# Working Holiday Visa (subclass 417) Initial "No Further Stay" condition in 1st year?



## kidstyx (Sep 14, 2013)

*Working Holiday Visa (subclass 417) Initial "No Further Stay" condition in 1st year?*

My spouse is interested in applying for a working holiday visa (subclass 417).

She will then subsequently apply for a Partner visa (subclass 820) and hopefully automatically receive bridging visa A.

To do this, she needs to be certain that "No further stay" condition does not apply on her initial working holiday visa.

I have found out that if a working holiday visa is extended for another year, a "no further stay" condition is usually imposed in the second year.

However, is there "no further stay" on the initial working holiday visa usually in the first year or not?

Thank you in advance.


----------



## espresso (Nov 2, 2012)

It can be imposed in the first year as well, at the discretion of the case officer. To quote from the subclass 417 visa page: 



> The Working Holiday visa (subclass 417) lets you stay in Australia for 12 months.
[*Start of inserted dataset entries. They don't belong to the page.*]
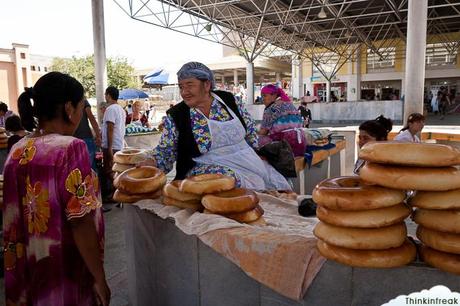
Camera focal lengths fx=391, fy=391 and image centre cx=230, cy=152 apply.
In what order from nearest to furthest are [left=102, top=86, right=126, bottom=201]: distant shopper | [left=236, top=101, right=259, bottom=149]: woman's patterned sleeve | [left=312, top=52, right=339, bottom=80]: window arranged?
[left=236, top=101, right=259, bottom=149]: woman's patterned sleeve < [left=102, top=86, right=126, bottom=201]: distant shopper < [left=312, top=52, right=339, bottom=80]: window

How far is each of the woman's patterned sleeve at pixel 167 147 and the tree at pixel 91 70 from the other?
27.8m

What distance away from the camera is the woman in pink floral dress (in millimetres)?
1515

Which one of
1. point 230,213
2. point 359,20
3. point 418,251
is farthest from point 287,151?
point 359,20

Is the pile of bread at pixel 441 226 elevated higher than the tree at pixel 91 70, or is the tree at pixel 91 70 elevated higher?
the tree at pixel 91 70

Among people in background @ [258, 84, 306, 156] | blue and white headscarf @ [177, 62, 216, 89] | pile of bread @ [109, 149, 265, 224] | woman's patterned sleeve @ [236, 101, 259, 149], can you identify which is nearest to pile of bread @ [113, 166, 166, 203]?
pile of bread @ [109, 149, 265, 224]

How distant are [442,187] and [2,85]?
23.4 m

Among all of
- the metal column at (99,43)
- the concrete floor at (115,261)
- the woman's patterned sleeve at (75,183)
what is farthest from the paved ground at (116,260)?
the metal column at (99,43)

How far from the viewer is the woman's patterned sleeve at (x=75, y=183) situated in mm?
1504

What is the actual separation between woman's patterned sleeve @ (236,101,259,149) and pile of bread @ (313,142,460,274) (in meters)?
1.43

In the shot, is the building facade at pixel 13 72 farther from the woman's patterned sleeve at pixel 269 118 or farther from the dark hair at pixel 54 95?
the dark hair at pixel 54 95

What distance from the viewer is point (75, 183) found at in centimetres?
152

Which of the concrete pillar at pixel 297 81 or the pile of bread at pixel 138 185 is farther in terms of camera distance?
the concrete pillar at pixel 297 81

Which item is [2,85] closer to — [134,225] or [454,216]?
[134,225]

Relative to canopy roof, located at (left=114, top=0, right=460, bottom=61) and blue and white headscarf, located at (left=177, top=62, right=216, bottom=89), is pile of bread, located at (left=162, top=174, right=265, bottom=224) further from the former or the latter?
canopy roof, located at (left=114, top=0, right=460, bottom=61)
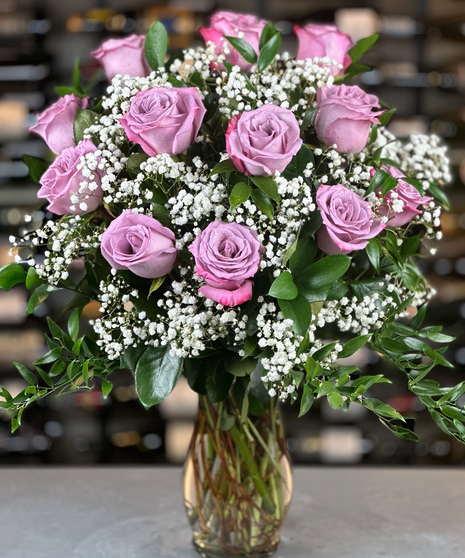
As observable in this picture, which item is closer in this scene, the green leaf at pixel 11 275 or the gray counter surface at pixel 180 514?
the green leaf at pixel 11 275

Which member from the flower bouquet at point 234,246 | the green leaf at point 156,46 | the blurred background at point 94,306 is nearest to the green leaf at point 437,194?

Any time spent outside Australia after the 12-month stay period on your visa has started does not extend the length of the visa. _You can only apply for another visa to extend your stay if your visa is not granted with a 'no further stay' condition._ You will be advised of this in your visa grant letter.
> 
> Visa holders without this condition can apply for a second Working Holiday visa. - You should contact your nearest immigration office to discuss your options.


So, there is no guarantee that she won't get it. Being recently married to an Australian citizen or PR holder is definitely a red flag for the case officer that will get you more scrutiny.


----------